Spoendlin Julia, Gagne Joshua J, Lewey Jennifer J, Patorno Elisabetta, Schneeweiss Sebastian, Desai Rishi J
Division of Pharmacoepidemiology and Pharmacoeconomics, Department of Medicine, Brigham and Women's Hospital and Harvard Medical School, Boston, MA, USA.
Division of Cardiovascular Medicine, University of Pennsylvania, Philadelphia, PA, USA.
Pharmacoepidemiol Drug Saf. 2018 Dec;27(12):1361-1370. doi: 10.1002/pds.4668. Epub 2018 Oct 31.
Comparative outcomes of treatment with antiplatelet drugs in patients with acute coronary syndrome (ACS) and co-morbid diabetes mellitus (DM) are not well studied.
We performed a cohort study using US commercial claims data (2009-2015) and conducted the following pairwise comparisons in ACS patients with DM: prasugrel vs clopidogrel, ticagrelor vs clopidogrel, and prasugrel vs ticagrelor. Outcomes of interest included (1) a composite effectiveness endpoint including myocardial infarction, ischemic stroke, or inpatient mortality; (2) a composite safety endpoint including major bleeding events requiring hospitalization; and (3) pneumonia hospitalizations as a negative control endpoint. We used calendar time-specific propensity score matching to account for confounding and applied Cox proportional hazard models to calculate hazard ratios (HR) with 95% confidence intervals (CI).
Comparative risk of the effectiveness endpoint was lower among prasugrel initiators compared to clopidogrel initiators (HR 0.82, 95% CI 0.68-0.99, N = 7011 matched pairs), but no different between ticagrelor and clopidogrel (HR 1.02, 95% CI 0.76-1.37, N = 3013 pairs) or prasugrel and ticagrelor (HR 0.83, 95% CI 0.58-1.18, N = 2207 pairs). Bleeding risk was higher among prasugrel initiators when compared to clopidogrel initiators within the first month of treatment (HR 1.85, 95% CI 1.03-3.35); no other comparison indicated any difference. No differences in the negative control outcomes were noted after PS matching for all comparisons, indicating adequate confounding control.
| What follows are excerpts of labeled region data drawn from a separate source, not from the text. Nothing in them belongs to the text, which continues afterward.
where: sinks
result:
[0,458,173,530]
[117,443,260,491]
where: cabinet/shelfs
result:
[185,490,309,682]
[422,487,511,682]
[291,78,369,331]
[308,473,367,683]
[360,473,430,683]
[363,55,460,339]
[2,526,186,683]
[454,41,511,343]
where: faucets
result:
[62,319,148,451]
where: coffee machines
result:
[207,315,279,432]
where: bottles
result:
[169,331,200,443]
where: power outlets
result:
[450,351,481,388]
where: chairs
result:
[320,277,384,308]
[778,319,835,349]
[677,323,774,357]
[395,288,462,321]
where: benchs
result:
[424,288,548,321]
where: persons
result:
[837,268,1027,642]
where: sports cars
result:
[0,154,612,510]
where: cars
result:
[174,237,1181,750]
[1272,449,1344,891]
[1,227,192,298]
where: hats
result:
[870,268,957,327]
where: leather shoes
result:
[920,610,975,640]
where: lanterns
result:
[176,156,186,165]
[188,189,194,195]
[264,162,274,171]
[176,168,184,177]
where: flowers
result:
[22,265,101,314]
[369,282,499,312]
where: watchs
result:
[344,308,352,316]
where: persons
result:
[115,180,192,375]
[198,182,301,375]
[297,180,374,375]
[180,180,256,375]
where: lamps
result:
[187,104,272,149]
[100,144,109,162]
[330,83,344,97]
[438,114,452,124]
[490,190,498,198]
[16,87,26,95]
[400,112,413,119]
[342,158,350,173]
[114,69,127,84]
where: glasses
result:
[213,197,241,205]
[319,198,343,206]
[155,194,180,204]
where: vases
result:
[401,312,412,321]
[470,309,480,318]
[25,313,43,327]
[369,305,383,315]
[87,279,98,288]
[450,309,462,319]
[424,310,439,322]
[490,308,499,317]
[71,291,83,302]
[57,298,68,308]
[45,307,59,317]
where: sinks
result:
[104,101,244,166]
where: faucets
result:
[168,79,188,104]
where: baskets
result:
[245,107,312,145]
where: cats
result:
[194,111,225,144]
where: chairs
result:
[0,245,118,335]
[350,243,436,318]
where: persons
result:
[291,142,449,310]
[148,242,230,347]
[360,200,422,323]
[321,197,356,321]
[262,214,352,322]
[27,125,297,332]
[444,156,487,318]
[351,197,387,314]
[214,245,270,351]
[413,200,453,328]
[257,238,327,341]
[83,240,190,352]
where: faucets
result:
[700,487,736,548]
Prasugrel was associated with superior cardiovascular outcomes and a higher risk of short-term bleeding compared to clopidogrel in patients with ACS and DM. Comparative outcomes were similar between ticagrelor and clopidogrel or prasugrel and ticagrelor.
急性冠状动脉综合征(ACS)合并糖尿病(DM)患者使用抗血小板药物治疗的比较结果尚未得到充分研究。
我们使用美国商业索赔数据(2009 - 2015年)进行了一项队列研究,并在合并DM的ACS患者中进行了以下两两比较:普拉格雷与氯吡格雷、替格瑞洛与氯吡格雷、普拉格雷与替格瑞洛。感兴趣的结局包括:(1)一个综合有效性终点,包括心肌梗死、缺血性中风或住院死亡率;(2)一个综合安全性终点,包括需要住院治疗的大出血事件;(3)肺炎住院作为阴性对照终点。我们使用特定日历时间的倾向评分匹配来控制混杂因素,并应用Cox比例风险模型计算风险比(HR)及95%置信区间(CI)。
与氯吡格雷起始使用者相比,普拉格雷起始使用者的有效性终点比较风险较低(HR 0.82,95% CI 0.68 - 0.99,N = 7011对匹配对),但替格瑞洛与氯吡格雷之间无差异(HR 1.02,95% CI 0.76 - 1.37,N = 3013对),普拉格雷与替格瑞洛之间也无差异(HR 0.83,95% CI 0.58 - 1.18,N = 2207对)。在治疗的第一个月内,普拉格雷起始使用者的出血风险高于氯吡格雷起始使用者(HR 1.85,95% CI 1.03 - 3.35);其他比较均未显示出差异。所有比较在倾向评分匹配后,阴性对照结局均无差异,表明混杂因素得到了充分控制。
在合并ACS和DM的患者中,与氯吡格雷相比,普拉格雷具有更好的心血管结局,但短期出血风险更高。替格瑞洛与氯吡格雷或普拉格雷与替格瑞洛的比较结局相似。